La cámara se centró en dos personas. Una era Xie Shi'an, a quien entrevistaban y que dijo: "Todos vieron el resultado del partido de hace un momento, ¿verdad? Renunciar y dejar paso a alguien más capaz, ¿no es lo correcto?".
Una de ellas era Yin Jiayi, sentada en el escenario, con aspecto tranquilo y sereno.
"Ya estoy comprometida. Después de jubilarme, planeo casarme con mi prometido y llevar una vida normal."
Kim Nam-ji apretó los dientes, tiró la fiambrera de la mesa y salió corriendo del dormitorio con los ojos enrojecidos.
Yin Jiayi debe tener algún motivo oculto para retirarse repentinamente y romper con ella. Quiere volver a verla, intentarlo una última vez.
Con una pizca de esperanza, compró un billete de avión a Hangzhou y, siguiendo la ruta que recordaba, llegó al edificio donde vivía Yin Jiayi.
En julio, Hangzhou es impredecible, con lluvias torrenciales que pueden comenzar de repente. Tenía prisa y no llevaba paraguas, así que se abrazó a sí misma y se agachó bajo un árbol para protegerse de la lluvia. En poco tiempo, estaba empapada hasta los huesos.
"¿Te vas otra vez ahora que has vuelto?"
"No me voy. Me quedaré en casa y pasaré tiempo de calidad con papá y mamá."
Al oír la voz familiar, Kim Nam-ji se llenó de alegría y se puso de pie, solo para quedarse paralizado en el sitio.
"Yin—"
Yin Jiayi salió del coche de otra persona, y el chico, muy amablemente, le abrió la puerta, llevando sus cosas en una mano y sujetándole un paraguas con la otra.
Los dos charlaban y reían, mirándose muy unidos.
Kim Nam-ji retrocedió inconscientemente un paso.

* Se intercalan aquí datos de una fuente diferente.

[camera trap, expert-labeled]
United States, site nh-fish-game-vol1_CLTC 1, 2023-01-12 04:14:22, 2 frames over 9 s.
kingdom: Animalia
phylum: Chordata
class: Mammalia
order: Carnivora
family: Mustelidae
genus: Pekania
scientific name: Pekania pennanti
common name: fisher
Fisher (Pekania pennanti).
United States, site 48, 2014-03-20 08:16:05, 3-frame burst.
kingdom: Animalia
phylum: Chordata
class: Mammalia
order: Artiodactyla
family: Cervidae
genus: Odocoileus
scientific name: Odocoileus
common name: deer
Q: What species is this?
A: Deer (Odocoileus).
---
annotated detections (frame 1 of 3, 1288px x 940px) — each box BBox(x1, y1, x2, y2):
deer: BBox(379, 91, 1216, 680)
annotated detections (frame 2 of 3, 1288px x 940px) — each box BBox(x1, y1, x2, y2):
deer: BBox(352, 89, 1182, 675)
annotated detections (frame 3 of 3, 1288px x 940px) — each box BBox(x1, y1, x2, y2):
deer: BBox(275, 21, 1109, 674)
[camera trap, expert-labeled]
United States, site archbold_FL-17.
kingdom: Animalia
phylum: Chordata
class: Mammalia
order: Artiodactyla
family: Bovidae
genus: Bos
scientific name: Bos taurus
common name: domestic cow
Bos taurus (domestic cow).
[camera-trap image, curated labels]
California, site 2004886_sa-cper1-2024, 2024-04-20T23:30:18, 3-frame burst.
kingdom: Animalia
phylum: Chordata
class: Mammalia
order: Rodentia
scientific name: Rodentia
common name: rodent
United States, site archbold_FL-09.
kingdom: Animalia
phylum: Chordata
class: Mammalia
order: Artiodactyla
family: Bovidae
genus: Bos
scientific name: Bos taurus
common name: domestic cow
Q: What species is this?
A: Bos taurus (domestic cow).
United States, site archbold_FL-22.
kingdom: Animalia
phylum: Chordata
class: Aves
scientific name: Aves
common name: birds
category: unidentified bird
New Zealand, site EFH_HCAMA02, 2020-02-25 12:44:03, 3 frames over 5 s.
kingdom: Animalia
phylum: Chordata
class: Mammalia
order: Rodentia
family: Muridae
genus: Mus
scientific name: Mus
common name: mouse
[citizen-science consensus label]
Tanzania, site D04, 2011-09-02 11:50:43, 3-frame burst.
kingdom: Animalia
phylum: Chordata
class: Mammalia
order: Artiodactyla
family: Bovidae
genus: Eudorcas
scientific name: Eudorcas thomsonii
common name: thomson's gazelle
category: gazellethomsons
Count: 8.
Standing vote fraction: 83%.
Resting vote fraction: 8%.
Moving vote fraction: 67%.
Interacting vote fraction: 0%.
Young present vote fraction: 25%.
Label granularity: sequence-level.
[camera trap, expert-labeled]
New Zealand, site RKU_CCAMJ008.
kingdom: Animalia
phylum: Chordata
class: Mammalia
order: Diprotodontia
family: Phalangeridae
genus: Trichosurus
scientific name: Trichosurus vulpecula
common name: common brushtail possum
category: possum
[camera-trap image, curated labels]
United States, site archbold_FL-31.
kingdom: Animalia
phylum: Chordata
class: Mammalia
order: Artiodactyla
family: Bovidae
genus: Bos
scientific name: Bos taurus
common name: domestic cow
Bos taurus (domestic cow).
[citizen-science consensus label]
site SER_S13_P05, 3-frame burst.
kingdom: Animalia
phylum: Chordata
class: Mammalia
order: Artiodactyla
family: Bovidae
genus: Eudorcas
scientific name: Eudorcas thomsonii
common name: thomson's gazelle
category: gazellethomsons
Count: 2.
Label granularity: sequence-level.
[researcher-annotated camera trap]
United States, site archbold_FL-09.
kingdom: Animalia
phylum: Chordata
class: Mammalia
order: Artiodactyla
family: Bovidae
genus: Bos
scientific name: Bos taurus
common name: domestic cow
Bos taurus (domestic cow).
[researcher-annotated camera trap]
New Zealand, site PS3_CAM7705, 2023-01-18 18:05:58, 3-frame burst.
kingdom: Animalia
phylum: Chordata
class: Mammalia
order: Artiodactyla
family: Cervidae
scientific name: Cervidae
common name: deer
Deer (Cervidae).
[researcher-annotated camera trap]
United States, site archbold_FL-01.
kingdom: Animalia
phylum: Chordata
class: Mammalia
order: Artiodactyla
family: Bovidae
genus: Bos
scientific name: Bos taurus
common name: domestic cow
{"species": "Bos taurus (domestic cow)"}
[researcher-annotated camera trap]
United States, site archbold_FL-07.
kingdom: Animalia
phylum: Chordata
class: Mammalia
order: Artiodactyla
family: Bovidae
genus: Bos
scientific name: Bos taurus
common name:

Así que esta era la respuesta que había estado buscando.
Ella esbozó una sonrisa triste, sin querer quedarse allí ni un segundo más. Pero Yin Jiayi la oyó, se giró bruscamente y la miró fijamente a través de la lluvia.
Kim Nam-ji anhelaba que ella le dijera algo más, aunque solo fuera... aunque solo fuera volver a llamarlo por su nombre.
—¿La conoces? —La mirada del chico recorrió los dos, y preguntó con curiosidad.
Yin Jiayi negó con la cabeza rígidamente.
"No, no lo conozco."
"Entonces volvamos rápido, la lluvia está arreciando."
"bien."
Yin Jiayi se dio la vuelta y siguió al chico hasta la escalera, sin volver a mirarlo jamás.